• [Required task 1]: Find every line in the rows below that contains the string "Rect", treating uppercase and lowercase as different, and copy each of those lines.

• [Text]:
Studio album by Auryn
- Released: October 18, 2011
- Recorded: 2011–2012
- Genre: Pop, pop rock
- Length: 55:55
- Label: WEA

Auryn chronology
|  | Endless Road, 7058 (2011) | Anti-Héroes (2013) |

Singles from The Journey
- "Breathe in the Light" Released: May 2011; "Last Night on Earth" Released: October 2011; "I Don't Think So" Released: March 2012; "Don't Give Up My Game" Released: 3 July 2012; "1900" Released: November 2012;

= Endless Road, 7058 =

Endless Road, 7058 is the debut studio album released by Spanish boyband Auryn. The album was initially released on October 18, 2011, reaching #4 on the PROMUSICAE official Spanish Albums Chart. The album was subsequently re-released on September 18, 2012, which contains four extra songs, including "Volver", the song they performed during the finals of Destino Eurovisión 2011 in their bid to represent Spain in the Eurovision Song Contest 2011. A deluxe edition containing a CD and DVD was also released, which contained a number of acoustic performances, interviews, music videos and covers of Katy Perry and Coldplay.

• [Data in this exercise]:
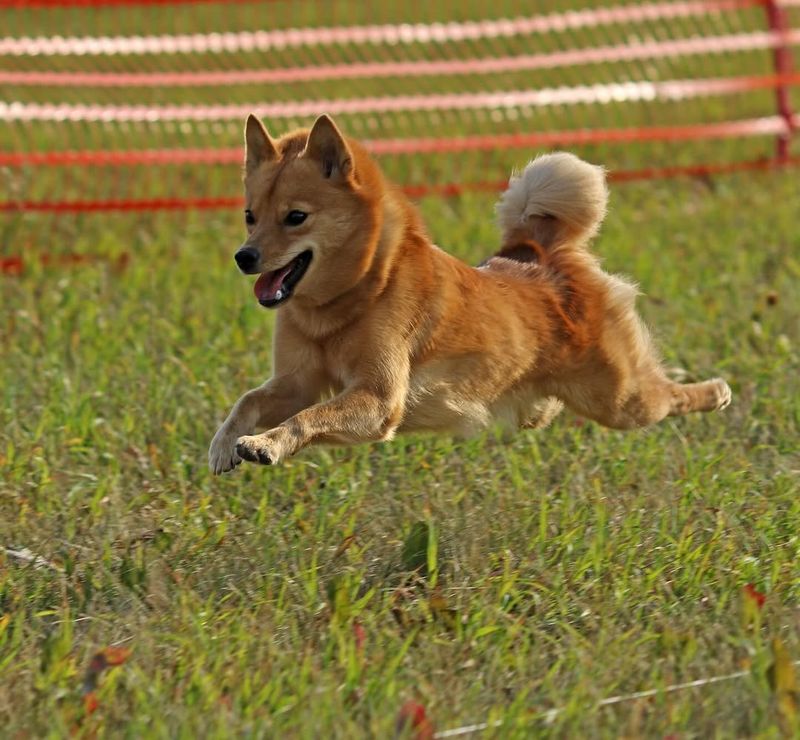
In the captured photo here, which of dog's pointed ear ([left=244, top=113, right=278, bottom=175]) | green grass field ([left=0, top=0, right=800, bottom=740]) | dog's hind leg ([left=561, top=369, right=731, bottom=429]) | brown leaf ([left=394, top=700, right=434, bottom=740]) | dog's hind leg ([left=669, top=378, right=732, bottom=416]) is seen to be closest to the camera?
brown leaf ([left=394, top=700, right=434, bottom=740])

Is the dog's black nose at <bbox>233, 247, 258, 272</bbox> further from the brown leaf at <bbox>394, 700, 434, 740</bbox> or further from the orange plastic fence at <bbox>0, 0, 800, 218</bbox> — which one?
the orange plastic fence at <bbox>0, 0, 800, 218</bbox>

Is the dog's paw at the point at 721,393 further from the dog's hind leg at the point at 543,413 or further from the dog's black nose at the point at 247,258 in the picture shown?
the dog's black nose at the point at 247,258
--
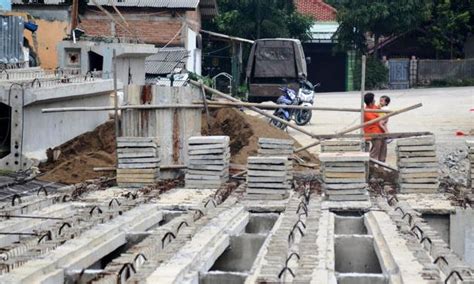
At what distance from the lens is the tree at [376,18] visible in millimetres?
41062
* * *
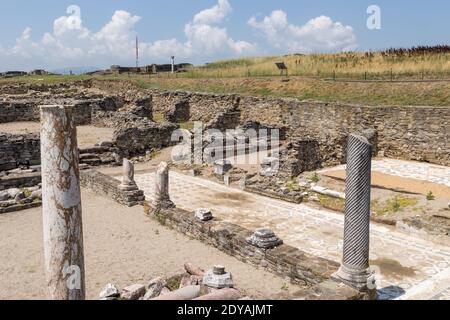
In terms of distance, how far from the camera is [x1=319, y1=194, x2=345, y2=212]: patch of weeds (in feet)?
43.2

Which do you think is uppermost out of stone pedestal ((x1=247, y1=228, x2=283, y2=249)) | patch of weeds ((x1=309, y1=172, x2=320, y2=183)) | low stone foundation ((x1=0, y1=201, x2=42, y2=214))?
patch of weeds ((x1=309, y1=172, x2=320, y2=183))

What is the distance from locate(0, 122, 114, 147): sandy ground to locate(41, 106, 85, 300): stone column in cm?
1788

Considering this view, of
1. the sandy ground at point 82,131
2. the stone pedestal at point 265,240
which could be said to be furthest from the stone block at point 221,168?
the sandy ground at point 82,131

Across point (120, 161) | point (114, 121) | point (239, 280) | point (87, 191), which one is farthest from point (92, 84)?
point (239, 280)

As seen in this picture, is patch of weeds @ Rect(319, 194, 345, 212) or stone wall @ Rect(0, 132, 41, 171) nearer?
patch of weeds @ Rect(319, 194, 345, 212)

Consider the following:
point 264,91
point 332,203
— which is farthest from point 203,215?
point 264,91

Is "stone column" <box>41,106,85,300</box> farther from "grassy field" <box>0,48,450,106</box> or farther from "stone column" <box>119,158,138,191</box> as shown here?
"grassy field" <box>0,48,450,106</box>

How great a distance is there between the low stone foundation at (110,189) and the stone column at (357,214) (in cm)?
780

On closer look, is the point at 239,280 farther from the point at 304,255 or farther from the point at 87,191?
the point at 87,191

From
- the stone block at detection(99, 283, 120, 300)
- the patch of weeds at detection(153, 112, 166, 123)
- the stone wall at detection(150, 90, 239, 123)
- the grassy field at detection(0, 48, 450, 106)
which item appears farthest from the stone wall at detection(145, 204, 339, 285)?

• [Required task 2]: Give the passage from the Auryn album text again, starting at "Singles from The" and ending at "Perry and Coldplay.", and swap "debut" for "first" wherever it occurs.

• [Complete response 1]:
As seen in this picture, is patch of weeds @ Rect(319, 194, 345, 212) or stone wall @ Rect(0, 132, 41, 171) nearer?
patch of weeds @ Rect(319, 194, 345, 212)

• [Complete response 2]:
Singles from The Journey
- "Breathe in the Light" Released: May 2011; "Last Night on Earth" Released: October 2011; "I Don't Think So" Released: March 2012; "Don't Give Up My Game" Released: 3 July 2012; "1900" Released: November 2012;

= Endless Road, 7058 =

Endless Road, 7058 is the first studio album released by Spanish boyband Auryn. The album was initially released on October 18, 2011, reaching #4 on the PROMUSICAE official Spanish Albums Chart. The album was subsequently re-released on September 18, 2012, which contains four extra songs, including "Volver", the song they performed during the finals of Destino Eurovisión 2011 in their bid to represent Spain in the Eurovision Song Contest 2011. A deluxe edition containing a CD and DVD was also released, which contained a number of acoustic performances, interviews, music videos and covers of Katy Perry and Coldplay.